- _Extracted information_
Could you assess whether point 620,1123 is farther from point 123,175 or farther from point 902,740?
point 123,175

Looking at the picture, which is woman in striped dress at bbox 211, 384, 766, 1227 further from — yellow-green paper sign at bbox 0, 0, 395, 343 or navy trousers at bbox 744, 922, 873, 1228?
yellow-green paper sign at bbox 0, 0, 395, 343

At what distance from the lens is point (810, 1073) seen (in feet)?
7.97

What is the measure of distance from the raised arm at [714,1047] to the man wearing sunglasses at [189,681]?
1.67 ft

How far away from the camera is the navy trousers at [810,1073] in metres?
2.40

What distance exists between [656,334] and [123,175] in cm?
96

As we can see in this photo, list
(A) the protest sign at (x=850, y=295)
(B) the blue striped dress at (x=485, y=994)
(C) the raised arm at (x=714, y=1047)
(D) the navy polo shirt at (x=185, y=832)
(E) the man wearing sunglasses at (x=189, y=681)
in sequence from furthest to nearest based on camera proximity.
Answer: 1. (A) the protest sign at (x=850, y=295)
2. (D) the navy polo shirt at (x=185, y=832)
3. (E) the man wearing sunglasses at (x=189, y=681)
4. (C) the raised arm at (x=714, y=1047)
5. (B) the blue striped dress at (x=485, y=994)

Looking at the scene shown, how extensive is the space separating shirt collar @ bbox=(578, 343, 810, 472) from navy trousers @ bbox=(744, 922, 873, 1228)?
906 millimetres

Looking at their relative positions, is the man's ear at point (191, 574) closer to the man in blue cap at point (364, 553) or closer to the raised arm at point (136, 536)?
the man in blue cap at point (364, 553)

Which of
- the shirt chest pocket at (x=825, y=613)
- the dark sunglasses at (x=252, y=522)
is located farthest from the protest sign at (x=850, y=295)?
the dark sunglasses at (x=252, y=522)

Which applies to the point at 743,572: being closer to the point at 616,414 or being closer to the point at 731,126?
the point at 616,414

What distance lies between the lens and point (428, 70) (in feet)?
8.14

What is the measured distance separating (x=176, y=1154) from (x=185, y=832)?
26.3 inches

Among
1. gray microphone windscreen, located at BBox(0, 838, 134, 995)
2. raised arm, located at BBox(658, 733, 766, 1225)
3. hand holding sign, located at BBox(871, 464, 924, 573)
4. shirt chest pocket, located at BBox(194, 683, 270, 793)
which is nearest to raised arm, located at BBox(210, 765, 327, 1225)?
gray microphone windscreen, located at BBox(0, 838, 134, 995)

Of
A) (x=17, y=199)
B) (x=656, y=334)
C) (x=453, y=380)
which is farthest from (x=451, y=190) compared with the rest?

- _Problem description_
Quote the material above in full, word for word, from its first line to its last.

- _Finished exercise_
Could you assess whether point 620,1123 is farther from point 123,175 or farther from point 902,740?
point 123,175

Looking at the picture, which is woman in striped dress at bbox 211, 384, 766, 1227 further from — yellow-green paper sign at bbox 0, 0, 395, 343 or navy trousers at bbox 744, 922, 873, 1228?
yellow-green paper sign at bbox 0, 0, 395, 343

At what distance from the lens is point (810, 1073) seen (in feet)?
7.97

What is the measure of distance from the raised arm at [714,1047] to the man wearing sunglasses at [189,681]?
1.67 ft

How far away from the camera is the navy trousers at [810,1073] in metres?
2.40

What distance exists between [656,334] and [123,175] in cm?
96

As we can see in this photo, list
(A) the protest sign at (x=850, y=295)
(B) the blue striped dress at (x=485, y=994)
(C) the raised arm at (x=714, y=1047)
(D) the navy polo shirt at (x=185, y=832)
(E) the man wearing sunglasses at (x=189, y=681)
in sequence from furthest to nearest based on camera proximity.
Answer: 1. (A) the protest sign at (x=850, y=295)
2. (D) the navy polo shirt at (x=185, y=832)
3. (E) the man wearing sunglasses at (x=189, y=681)
4. (C) the raised arm at (x=714, y=1047)
5. (B) the blue striped dress at (x=485, y=994)

Looking at the scene shown, how extensive is the space separating shirt collar @ bbox=(578, 343, 810, 472) from navy trousers @ bbox=(744, 922, 873, 1228)?
906 millimetres

Looking at their relative positions, is the man's ear at point (191, 574) closer to the man in blue cap at point (364, 553) or closer to the raised arm at point (136, 536)?
the man in blue cap at point (364, 553)

Which of
- the shirt chest pocket at (x=825, y=613)
- the dark sunglasses at (x=252, y=522)
is located farthest from the protest sign at (x=850, y=295)?
the dark sunglasses at (x=252, y=522)

Which applies to the point at 743,572: being closer to the point at 616,414 or being closer to the point at 731,126?
the point at 616,414

What distance lies between the lens and point (428, 70) (in feet)?
8.14

What is the measured distance separating (x=176, y=1154) from (x=185, y=832)?
26.3 inches

Among
1. gray microphone windscreen, located at BBox(0, 838, 134, 995)
2. raised arm, located at BBox(658, 733, 766, 1225)
3. hand holding sign, located at BBox(871, 464, 924, 573)
4. shirt chest pocket, located at BBox(194, 683, 270, 793)
which is nearest to raised arm, located at BBox(210, 765, 327, 1225)?
gray microphone windscreen, located at BBox(0, 838, 134, 995)

Of
A) (x=17, y=199)
B) (x=656, y=334)
C) (x=453, y=380)
which is farthest from (x=451, y=190) compared with the rest?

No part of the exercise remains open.